» Goal
Retype only what runs from the line that contains "When considering the" through the last line of the listing below, both lines included.

» Provided data

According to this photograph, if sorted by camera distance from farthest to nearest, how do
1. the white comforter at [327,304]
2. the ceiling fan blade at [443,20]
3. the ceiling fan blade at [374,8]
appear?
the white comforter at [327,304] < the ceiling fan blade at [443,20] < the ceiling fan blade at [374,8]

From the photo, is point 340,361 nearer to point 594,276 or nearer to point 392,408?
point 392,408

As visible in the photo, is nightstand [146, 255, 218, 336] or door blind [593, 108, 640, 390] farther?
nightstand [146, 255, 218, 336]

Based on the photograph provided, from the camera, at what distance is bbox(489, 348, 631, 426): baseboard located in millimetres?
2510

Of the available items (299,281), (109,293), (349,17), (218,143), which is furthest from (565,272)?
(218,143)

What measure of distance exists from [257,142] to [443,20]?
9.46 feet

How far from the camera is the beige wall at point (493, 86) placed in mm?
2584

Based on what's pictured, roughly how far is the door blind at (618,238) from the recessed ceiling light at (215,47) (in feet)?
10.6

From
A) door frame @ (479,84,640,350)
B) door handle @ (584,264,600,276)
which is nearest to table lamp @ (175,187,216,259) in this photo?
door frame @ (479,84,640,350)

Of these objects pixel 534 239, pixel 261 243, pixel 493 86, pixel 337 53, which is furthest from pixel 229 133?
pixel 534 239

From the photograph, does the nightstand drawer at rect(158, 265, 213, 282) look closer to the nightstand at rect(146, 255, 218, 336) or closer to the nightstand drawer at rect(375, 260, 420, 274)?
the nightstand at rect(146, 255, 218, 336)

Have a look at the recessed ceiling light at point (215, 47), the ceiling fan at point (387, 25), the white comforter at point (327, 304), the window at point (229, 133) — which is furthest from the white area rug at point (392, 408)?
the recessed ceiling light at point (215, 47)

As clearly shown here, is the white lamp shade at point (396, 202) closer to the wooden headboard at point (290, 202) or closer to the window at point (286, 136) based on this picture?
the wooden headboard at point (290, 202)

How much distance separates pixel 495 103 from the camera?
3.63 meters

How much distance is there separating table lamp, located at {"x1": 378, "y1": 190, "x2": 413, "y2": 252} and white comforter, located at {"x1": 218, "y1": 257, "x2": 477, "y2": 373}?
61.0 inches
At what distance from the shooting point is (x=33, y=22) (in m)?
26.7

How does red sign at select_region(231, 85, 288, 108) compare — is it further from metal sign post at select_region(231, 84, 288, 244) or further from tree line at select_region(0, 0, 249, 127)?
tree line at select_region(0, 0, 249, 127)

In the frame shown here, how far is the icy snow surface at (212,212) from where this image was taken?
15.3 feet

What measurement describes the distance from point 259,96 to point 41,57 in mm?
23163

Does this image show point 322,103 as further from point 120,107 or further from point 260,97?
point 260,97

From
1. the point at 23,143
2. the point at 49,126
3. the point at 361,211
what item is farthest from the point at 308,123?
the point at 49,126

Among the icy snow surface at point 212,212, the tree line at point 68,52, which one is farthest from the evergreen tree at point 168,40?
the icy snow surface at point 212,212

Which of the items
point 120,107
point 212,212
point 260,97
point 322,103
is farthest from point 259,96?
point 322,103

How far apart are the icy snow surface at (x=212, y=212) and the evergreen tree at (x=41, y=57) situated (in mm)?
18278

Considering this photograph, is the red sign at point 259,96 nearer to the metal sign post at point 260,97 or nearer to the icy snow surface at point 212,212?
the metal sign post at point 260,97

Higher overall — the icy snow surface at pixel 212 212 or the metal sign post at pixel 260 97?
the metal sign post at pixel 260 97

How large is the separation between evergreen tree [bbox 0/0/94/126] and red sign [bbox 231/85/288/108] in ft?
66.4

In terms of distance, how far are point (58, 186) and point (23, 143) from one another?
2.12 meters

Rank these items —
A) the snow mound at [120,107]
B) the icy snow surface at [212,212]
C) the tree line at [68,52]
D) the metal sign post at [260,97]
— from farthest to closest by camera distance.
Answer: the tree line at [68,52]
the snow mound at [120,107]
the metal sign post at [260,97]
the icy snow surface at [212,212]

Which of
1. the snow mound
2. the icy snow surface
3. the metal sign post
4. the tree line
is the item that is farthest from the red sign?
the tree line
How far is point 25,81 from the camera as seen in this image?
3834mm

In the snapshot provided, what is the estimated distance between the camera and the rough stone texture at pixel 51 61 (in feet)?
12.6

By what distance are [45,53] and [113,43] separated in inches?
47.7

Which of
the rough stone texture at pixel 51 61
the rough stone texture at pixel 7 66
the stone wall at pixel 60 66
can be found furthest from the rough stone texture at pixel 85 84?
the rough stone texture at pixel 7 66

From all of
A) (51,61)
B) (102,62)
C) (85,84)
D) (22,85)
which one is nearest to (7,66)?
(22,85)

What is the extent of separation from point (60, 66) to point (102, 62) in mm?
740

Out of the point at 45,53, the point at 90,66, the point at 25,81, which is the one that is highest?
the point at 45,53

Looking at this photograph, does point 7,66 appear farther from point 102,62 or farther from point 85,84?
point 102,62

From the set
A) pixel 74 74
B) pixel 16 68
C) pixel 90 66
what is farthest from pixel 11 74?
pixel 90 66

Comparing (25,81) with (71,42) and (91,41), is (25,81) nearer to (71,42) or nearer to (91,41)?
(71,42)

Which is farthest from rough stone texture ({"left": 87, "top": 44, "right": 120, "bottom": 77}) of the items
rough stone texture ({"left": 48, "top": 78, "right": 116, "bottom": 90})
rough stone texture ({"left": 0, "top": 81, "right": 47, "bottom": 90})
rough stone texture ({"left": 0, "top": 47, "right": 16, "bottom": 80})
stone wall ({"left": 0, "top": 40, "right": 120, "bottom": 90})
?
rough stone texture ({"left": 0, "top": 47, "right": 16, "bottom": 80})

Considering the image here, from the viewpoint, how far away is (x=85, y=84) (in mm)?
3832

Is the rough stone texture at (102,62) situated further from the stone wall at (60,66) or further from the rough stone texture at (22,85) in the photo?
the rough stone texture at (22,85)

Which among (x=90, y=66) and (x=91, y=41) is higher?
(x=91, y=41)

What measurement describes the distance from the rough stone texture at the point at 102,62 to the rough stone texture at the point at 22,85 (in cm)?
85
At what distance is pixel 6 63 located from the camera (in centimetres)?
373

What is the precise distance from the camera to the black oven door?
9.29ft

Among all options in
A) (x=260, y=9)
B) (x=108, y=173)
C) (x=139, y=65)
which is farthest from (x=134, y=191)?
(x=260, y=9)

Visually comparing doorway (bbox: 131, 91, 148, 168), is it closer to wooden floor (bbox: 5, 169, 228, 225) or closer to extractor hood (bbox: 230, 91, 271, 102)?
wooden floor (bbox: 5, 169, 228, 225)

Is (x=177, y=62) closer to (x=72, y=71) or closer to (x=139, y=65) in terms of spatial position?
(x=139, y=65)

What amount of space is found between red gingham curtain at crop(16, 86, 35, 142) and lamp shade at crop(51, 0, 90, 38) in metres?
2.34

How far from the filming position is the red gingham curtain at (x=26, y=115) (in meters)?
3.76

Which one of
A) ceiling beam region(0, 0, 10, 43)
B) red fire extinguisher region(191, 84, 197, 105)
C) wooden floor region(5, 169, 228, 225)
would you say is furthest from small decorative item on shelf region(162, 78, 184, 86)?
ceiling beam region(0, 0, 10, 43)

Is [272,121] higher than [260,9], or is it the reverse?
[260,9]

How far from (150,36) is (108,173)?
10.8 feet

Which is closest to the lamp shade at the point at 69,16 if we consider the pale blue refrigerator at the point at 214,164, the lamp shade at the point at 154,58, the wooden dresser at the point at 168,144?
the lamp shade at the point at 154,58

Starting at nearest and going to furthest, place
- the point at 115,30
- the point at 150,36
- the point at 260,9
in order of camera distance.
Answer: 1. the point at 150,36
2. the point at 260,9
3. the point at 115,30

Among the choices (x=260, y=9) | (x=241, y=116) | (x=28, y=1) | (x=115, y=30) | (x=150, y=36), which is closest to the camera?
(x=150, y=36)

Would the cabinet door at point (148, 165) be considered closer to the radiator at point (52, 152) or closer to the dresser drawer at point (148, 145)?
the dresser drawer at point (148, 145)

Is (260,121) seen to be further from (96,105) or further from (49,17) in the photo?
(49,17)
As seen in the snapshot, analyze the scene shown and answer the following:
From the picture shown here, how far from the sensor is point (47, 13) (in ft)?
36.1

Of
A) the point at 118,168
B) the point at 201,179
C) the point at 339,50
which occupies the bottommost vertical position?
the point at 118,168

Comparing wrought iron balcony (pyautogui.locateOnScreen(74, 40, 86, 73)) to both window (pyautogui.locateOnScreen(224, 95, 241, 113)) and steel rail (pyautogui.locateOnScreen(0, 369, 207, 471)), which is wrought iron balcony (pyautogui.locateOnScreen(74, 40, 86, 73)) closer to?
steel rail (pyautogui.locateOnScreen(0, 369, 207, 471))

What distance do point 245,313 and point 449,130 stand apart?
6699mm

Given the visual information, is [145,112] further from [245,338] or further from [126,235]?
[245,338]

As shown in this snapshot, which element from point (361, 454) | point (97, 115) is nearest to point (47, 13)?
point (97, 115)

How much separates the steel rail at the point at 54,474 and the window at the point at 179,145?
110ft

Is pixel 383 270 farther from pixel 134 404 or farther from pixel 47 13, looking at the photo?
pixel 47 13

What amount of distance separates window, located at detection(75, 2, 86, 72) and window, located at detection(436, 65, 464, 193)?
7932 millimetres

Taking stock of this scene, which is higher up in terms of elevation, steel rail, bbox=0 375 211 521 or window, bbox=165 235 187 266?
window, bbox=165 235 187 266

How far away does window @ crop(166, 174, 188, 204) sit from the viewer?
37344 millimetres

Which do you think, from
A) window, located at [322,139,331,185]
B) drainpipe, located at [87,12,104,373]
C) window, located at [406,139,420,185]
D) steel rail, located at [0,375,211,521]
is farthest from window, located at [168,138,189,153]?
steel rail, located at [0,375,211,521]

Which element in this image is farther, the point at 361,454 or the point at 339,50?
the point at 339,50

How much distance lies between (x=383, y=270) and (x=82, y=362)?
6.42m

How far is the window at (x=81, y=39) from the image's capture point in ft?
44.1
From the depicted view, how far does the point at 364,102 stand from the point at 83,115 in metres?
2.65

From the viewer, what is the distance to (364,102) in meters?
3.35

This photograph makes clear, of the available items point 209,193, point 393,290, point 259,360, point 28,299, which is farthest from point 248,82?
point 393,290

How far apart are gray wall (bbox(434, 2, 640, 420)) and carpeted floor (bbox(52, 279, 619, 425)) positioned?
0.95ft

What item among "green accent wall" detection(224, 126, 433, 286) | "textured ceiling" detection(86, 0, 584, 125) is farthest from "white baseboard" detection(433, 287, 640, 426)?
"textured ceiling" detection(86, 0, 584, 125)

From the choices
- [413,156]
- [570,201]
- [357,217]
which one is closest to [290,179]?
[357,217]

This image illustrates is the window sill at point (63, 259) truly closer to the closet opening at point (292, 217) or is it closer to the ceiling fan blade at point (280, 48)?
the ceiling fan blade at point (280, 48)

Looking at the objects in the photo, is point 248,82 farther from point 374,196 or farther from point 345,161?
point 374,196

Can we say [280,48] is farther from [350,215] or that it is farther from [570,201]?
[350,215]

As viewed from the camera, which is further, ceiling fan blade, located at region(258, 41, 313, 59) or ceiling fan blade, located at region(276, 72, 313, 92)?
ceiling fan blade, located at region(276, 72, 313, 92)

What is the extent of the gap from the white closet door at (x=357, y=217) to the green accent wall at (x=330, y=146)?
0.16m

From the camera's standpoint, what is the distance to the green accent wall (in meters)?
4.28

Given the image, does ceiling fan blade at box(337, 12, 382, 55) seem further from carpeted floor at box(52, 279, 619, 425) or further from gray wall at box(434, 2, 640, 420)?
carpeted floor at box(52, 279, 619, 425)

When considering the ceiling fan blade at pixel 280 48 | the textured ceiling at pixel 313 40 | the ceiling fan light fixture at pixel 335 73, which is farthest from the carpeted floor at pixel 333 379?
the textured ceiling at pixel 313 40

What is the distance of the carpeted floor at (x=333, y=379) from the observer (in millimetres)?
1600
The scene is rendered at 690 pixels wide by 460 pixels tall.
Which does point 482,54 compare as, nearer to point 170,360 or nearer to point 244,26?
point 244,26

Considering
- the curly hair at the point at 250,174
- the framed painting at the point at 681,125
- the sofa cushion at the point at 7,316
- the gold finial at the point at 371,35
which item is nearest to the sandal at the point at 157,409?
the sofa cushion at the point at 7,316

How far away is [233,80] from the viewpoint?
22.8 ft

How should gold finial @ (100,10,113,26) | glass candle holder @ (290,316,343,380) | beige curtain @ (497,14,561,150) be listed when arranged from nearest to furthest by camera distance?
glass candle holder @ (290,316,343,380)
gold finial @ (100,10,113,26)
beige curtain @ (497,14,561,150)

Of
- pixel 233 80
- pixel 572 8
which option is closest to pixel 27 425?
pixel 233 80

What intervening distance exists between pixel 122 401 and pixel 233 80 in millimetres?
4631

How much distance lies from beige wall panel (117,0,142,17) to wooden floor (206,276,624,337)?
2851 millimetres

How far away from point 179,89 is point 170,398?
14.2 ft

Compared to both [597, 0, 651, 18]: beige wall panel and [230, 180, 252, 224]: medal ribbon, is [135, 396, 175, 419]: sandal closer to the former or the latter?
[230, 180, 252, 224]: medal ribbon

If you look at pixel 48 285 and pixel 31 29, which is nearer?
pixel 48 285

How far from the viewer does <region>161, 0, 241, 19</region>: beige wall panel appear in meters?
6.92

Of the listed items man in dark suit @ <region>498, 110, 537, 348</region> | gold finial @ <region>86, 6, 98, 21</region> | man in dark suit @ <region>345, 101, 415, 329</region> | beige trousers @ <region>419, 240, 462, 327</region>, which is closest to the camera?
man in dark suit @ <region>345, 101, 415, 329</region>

» Answer to this task
When considering the ceiling fan blade at pixel 280 48 | the textured ceiling at pixel 313 40 | the ceiling fan light fixture at pixel 335 73, which is farthest from the carpeted floor at pixel 333 379?
the textured ceiling at pixel 313 40

What is the distance of the carpeted floor at (x=333, y=379) from the observer (in millimetres)?
1600
The scene is rendered at 690 pixels wide by 460 pixels tall.
Which does point 482,54 compare as, nearer to point 170,360 or nearer to point 244,26?
point 244,26

Considering
- the curly hair at the point at 250,174
- the framed painting at the point at 681,125
- the sofa cushion at the point at 7,316
- the gold finial at the point at 371,35
which item is nearest to the sandal at the point at 157,409?
the sofa cushion at the point at 7,316

How far away is [233,80] from the viewpoint?
22.8 ft

How should gold finial @ (100,10,113,26) | glass candle holder @ (290,316,343,380) | beige curtain @ (497,14,561,150) be listed when arranged from nearest to furthest by camera distance?
glass candle holder @ (290,316,343,380)
gold finial @ (100,10,113,26)
beige curtain @ (497,14,561,150)

Of
- pixel 233 80
- pixel 572 8
which option is closest to pixel 27 425?
pixel 233 80

What intervening distance exists between pixel 122 401 and pixel 233 80 in millimetres?
4631

How much distance lies from beige wall panel (117,0,142,17) to wooden floor (206,276,624,337)?
2851 millimetres

How far away from point 179,89 is point 170,398?
14.2 ft

Compared to both [597, 0, 651, 18]: beige wall panel and [230, 180, 252, 224]: medal ribbon, is [135, 396, 175, 419]: sandal closer to the former or the latter?
[230, 180, 252, 224]: medal ribbon

If you look at pixel 48 285 and pixel 31 29, which is nearer?
pixel 48 285

How far from the viewer does <region>161, 0, 241, 19</region>: beige wall panel appear in meters?
6.92

Of the listed items man in dark suit @ <region>498, 110, 537, 348</region> | gold finial @ <region>86, 6, 98, 21</region> | man in dark suit @ <region>345, 101, 415, 329</region> | beige trousers @ <region>419, 240, 462, 327</region>, which is closest to the camera?
man in dark suit @ <region>345, 101, 415, 329</region>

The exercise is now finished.